Dominican Sister of Hope Estelle (Maris Stella) Kilpatrick knew that she had a vocation when she was in high school. In September 1938, after her high school graduation, she entered the novitiate of the Dominican Sisters of Newburgh, New York. By 1941, she was teaching at Casa San Jose in Newburgh while earning her Bachelors in Elementary Education.
“The Casa was almost a continuation of what I had been doing teaching religious education,” Sister says. “The only difference was that I had been a layperson before!”
From Casa, Sister Estelle went to teach elementary school at Saint Thomas School in Cornwall, Mount Saint Mary Academy High School in Newburgh, and Pope Pius XII Regional High School in Passaic, New Jersey.
Then, she got some unexpected news.
“I was told that I would open Saints John and Paul School in Larchmont,” Sister recalls.
She was to be the founding principal of the brand-new school.
Although she admits to feeling nervous in the beginning, Sister Estelle says that the anxiety dissipated soon enough. She prepared thoroughly for the school’s opening: she purchased furniture and books, helped hire teachers, met with the pastor about plans for the school.
“You were kind of anxious, hoping that things would go alright, and meeting the parents and all.” Sister Estelle shares. “It’s like opening a house, really. But it was fun! By the first month, everything was going along smoothly. There were no real complaints.”
When Saints John and Paul School opened on September 8, 1952, the school included two classes each of kindergarten, first, second and third grades. It wasn’t long before Sister began to see her hard work coming to fruition: in each year that followed, two classes of a new grade were added. Six years later, Sister found herself preparing for the eighth-grade graduation; the school finally hosted kindergarten through eighth grade.
It wasn’t Sister Estelle’s first graduation ceremony nor was it her last, but it was perhaps her most joyful.
“That graduation felt good, really good!” Sister recalls. “And the kids were good. They were just as proud of being the first graduates as I was of them.”

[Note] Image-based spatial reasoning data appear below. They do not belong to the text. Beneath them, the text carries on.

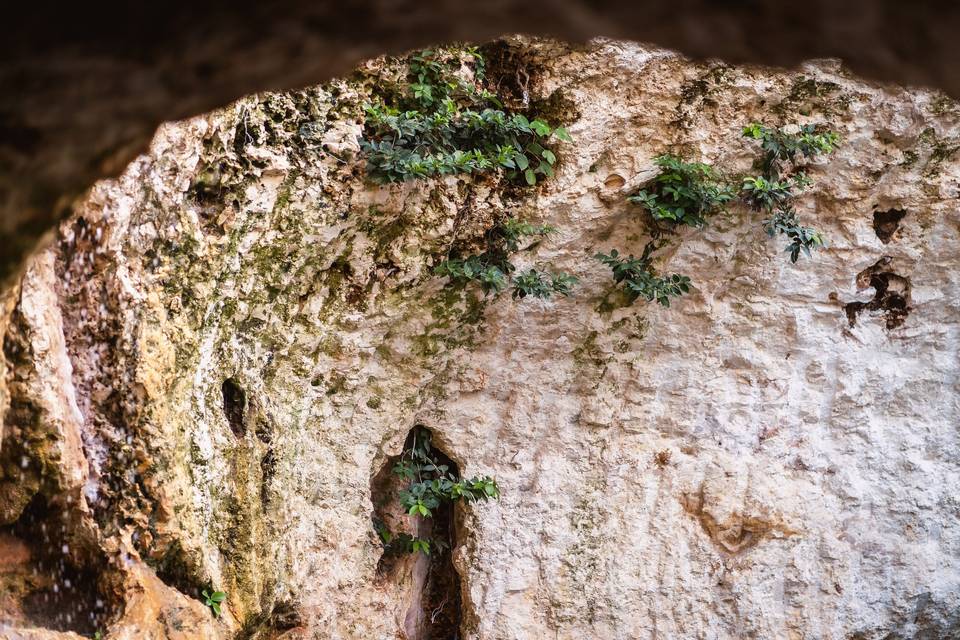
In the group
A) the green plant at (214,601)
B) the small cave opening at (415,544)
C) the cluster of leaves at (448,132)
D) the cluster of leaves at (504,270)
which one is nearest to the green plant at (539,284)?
the cluster of leaves at (504,270)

From that graduation, Sister Estelle was elated to watch students go on to high schools of their choice. It was rewarding for her to see that they were prepared well enough to get accepted into prestigious schools, and she was proud of the reputation that it afforded the new school.
After serving as principal for nine years, Sister Estelle went on to earn her doctorate in education at Columbia University. She then continued to teach, including twenty years as a professor at Mount Saint Mary College in Newburgh, New York.

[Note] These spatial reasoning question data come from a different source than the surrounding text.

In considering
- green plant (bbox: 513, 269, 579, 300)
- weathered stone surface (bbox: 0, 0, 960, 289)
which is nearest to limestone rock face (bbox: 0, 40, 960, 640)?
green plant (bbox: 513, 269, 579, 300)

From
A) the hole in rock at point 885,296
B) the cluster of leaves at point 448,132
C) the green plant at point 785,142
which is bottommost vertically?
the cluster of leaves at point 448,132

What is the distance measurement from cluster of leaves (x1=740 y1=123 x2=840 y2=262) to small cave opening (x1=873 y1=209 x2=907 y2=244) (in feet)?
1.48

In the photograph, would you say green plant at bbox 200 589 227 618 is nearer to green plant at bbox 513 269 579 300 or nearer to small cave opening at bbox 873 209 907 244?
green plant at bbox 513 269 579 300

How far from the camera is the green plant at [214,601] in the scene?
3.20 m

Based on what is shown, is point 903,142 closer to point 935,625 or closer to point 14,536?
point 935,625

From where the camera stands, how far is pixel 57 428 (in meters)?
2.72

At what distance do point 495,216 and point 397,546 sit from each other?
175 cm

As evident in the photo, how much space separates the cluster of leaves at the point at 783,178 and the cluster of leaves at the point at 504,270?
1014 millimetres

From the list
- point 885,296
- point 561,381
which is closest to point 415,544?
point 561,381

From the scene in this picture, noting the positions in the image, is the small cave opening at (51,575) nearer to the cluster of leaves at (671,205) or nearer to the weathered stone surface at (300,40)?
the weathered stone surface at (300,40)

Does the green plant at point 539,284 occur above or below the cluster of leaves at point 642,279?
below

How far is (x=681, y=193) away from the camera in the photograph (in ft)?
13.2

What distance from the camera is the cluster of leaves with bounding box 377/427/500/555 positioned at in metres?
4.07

Yet, as her ministry took her to a series of schools, and then college, she never forgot the school in Larchmont where she was principal first.

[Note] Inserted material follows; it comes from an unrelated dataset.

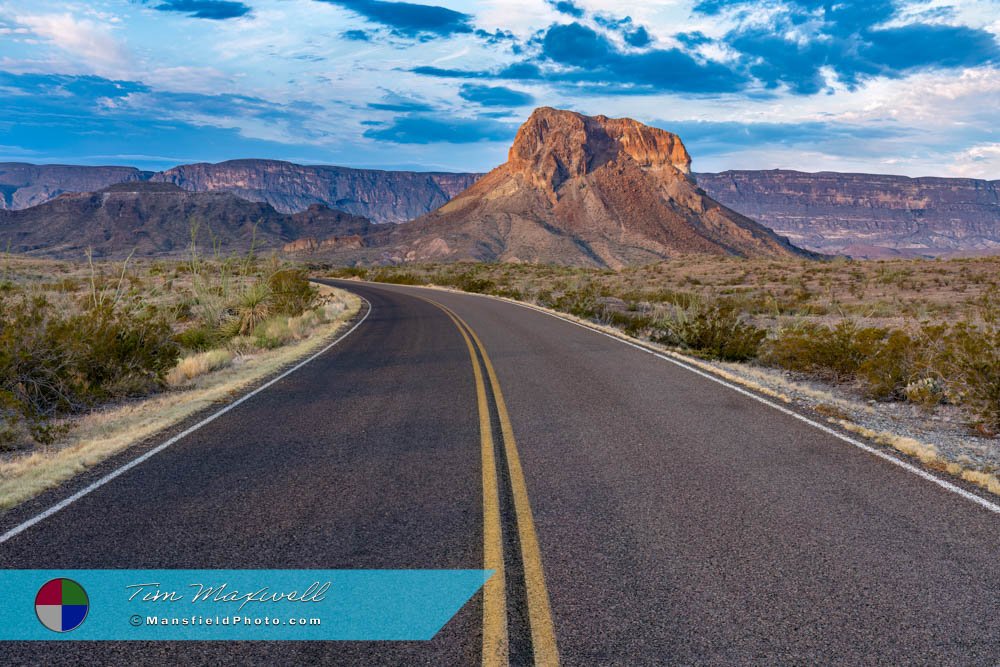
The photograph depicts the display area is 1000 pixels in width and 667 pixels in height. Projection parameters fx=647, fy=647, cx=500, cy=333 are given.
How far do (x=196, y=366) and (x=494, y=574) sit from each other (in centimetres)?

“I hoped that the school would continue after I left, that nothing would interfere with the work,” Sister shares.
Indeed Saints John and Paul has continued: more than fifty years after its opening, Saints John and Paul School is now the academic home to approximately three-hundred students. Moreover, the legacy that Sister Estelle began lives on: the school continues to do well by its students by preparing them for a promising future.
Recent alumni currently attend Regis High School, Fordham College Preparatory, The Ursuline School, Iona Preparatory, The Hackley School, and the The Harrodian School of London.
This, after all, is just what Sister Estelle wanted. After stressing that she’s “so happy” that the school continues –and adding that she “really” misses the kids—Sister notes that her biggest hope is that Saints John and Paul gives students a solid elementary education that will serve as a foundation for the rest of their lives. She hopes that the legacy of moving on to even bigger and better schools will continue to inspire the student body, just as it did in the beginning.
“There’s a firehouse across the street from the school, and, when I was there, the kids all wanted to be firemen,” Sister Estelle says. “Now, firemen are important. But I want my students to be more than firemen.”